A seed, by design, is programmed to grow -- satisfy its basic requirements, and the rewards will be immeasurable. Although some types of seeds are best sown directly in the garden, many annuals and vegetables, especially frost-sensitive ones that require a long growing season, are ideal for starting indoors and transplanting out once the weather warms. Starting seeds indoors gives you an early start on the season and allows you to try more varieties than will be available locally. Use our seed starting worksheet to help you keep track of the process.

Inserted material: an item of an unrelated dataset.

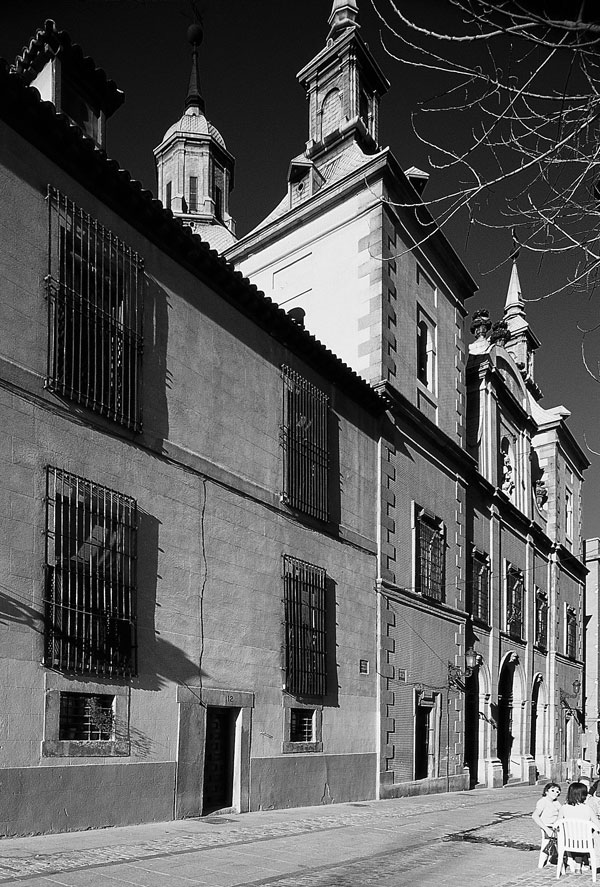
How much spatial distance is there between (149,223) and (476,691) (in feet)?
62.2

Pots: Choose containers based on your needs and preferences. Thoroughly clean terra-cotta or plastic pots before reusing them for seed starting. Use large clay or plastic pots with drainage holes, also known as community pots, for starting a group of seedlings. Peat pots, cell packs, and pellets are naturally sterile, and because they can be directly planted outdoors, they are ideal for plants with delicate roots. For large sowings, use plastic cell packs for convenience.

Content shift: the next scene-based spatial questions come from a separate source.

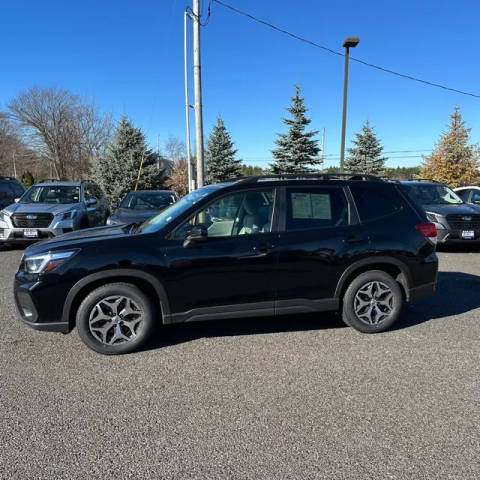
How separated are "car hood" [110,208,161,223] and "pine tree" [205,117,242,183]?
21322 mm

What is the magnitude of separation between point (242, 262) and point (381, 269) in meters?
1.75

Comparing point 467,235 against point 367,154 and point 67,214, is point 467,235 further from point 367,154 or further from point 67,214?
point 367,154

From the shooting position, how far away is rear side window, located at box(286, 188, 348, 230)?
4.00 metres

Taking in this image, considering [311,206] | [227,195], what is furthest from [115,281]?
[311,206]

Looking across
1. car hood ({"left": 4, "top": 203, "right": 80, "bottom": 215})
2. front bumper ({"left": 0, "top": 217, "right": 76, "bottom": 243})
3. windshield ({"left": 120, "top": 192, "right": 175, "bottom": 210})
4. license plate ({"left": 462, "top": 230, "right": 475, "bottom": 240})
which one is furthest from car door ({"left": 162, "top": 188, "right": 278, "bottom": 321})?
license plate ({"left": 462, "top": 230, "right": 475, "bottom": 240})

Soilless mix: Use a sterile soilless mix that is about one part milled peat moss and one part vermiculite with some perlite. Most commercial seed-starting mixes also have enough fertilizer for about 2 weeks. Never use a mix containing topsoil or compost.

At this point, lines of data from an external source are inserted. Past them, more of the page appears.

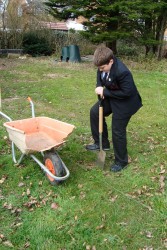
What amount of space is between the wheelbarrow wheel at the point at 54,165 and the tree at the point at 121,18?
1173 cm

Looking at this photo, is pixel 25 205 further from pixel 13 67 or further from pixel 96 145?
pixel 13 67

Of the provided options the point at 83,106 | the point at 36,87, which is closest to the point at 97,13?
the point at 36,87

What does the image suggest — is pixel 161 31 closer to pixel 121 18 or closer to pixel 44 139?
pixel 121 18

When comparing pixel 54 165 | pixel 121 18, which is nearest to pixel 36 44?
pixel 121 18

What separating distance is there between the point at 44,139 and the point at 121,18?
502 inches

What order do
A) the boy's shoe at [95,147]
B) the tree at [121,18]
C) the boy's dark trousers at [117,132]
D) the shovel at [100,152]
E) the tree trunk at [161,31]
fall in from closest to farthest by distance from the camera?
the boy's dark trousers at [117,132] < the shovel at [100,152] < the boy's shoe at [95,147] < the tree at [121,18] < the tree trunk at [161,31]

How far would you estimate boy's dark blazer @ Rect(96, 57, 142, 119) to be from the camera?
13.6 ft

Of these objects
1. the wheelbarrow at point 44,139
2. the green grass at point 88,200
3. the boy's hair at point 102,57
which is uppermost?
the boy's hair at point 102,57

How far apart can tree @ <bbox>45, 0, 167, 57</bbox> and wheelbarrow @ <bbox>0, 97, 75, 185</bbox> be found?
11.1 meters

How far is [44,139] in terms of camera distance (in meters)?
4.80

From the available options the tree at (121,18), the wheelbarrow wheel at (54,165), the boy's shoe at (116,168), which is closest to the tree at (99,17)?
the tree at (121,18)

Planting trays and covers: Use plant trays under pots for bottom watering, and top seeds with a clear cover. Clear plastic wrap can also be used to cover germinating seeds.
Labels: Always label seeds with the variety and date sown.
Grow lights: Choose full-spectrum fluorescent lights that can be positioned directly above seeds and raised as seedlings grow. Grow lights not only provide the light required for healthy development, but they also warm the soil, speeding germination.
Before starting seeds indoors, find out the last frost date in your area; then read seed packets to learn how many weeks before this date the seeds should be started and when they should be planted outdoors. Calculate your sowing date accordingly.
How to Sow Seeds
1. In a large bucket or tub, gradually add tepid water to sterile soilless mix until it is evenly moist but not wet.
2. Cover the drainage holes of clay or plastic pots with a small piece of newspaper, and fill containers to the top with moistened mix. Tamp down mix so surface is firm and level, about 1/2 inch from the top.
3. Using a dibble or pencil, make holes in mix, about twice as deep as the seed is wide, and sow seeds at the depth and distance recommended on the seed packet. Cover with more mix unless otherwise specified. Seeds that require light to germinate can be sprinkled on the soil surface.
4. Label pots with the type of seed and the date sown. Bottom-water containers by setting them in trays filled with an inch of tepid water.
5. Cover containers with clear plastic before placing them 2 to 3 inches below grow lights. For seeds that require darkness to germinate, use an opaque cover, and set them in a warm spot such as the top of a refrigerator
Even for the experienced gardener, the sight of that first seedling stretching upward is magical. Once you've sown seeds indoors, check containers daily for new shoots, then follow the steps below.
1. Keep the seed-starting mix moist until germination is complete and the emergence of new seedlings slows markedly or stops. Remove covers, and if you haven't already, place seedlings under grow lights, leaving lights on about 14 to 16 hours per day. Continue to bottom-water.
2. As soon as seedlings produce their first true leaves, begin watering with a balanced fertilizer or fish emulsion diluted to one-quarter strength. Prick out seedlings planted in community pots, and transplant them to individual pots or cell packs filled with moist soilless mix. Lift seedlings by their leaves rather than by their delicate stems.
3. When soilless mix dries, water transplanted seedlings using a water breaker or mister that produces a gentle spray. As seedlings grow, raise grow lights, keeping them 2 to 4 inches above plants.
4. If necessary, transplant seedlings to larger pots as they grow. Before planting outdoors, gradually harden off seedlings: Two weeks before transplanting, place seedlings outdoors for a few hours at a time, gradually increasing their time outside until they are acclimated.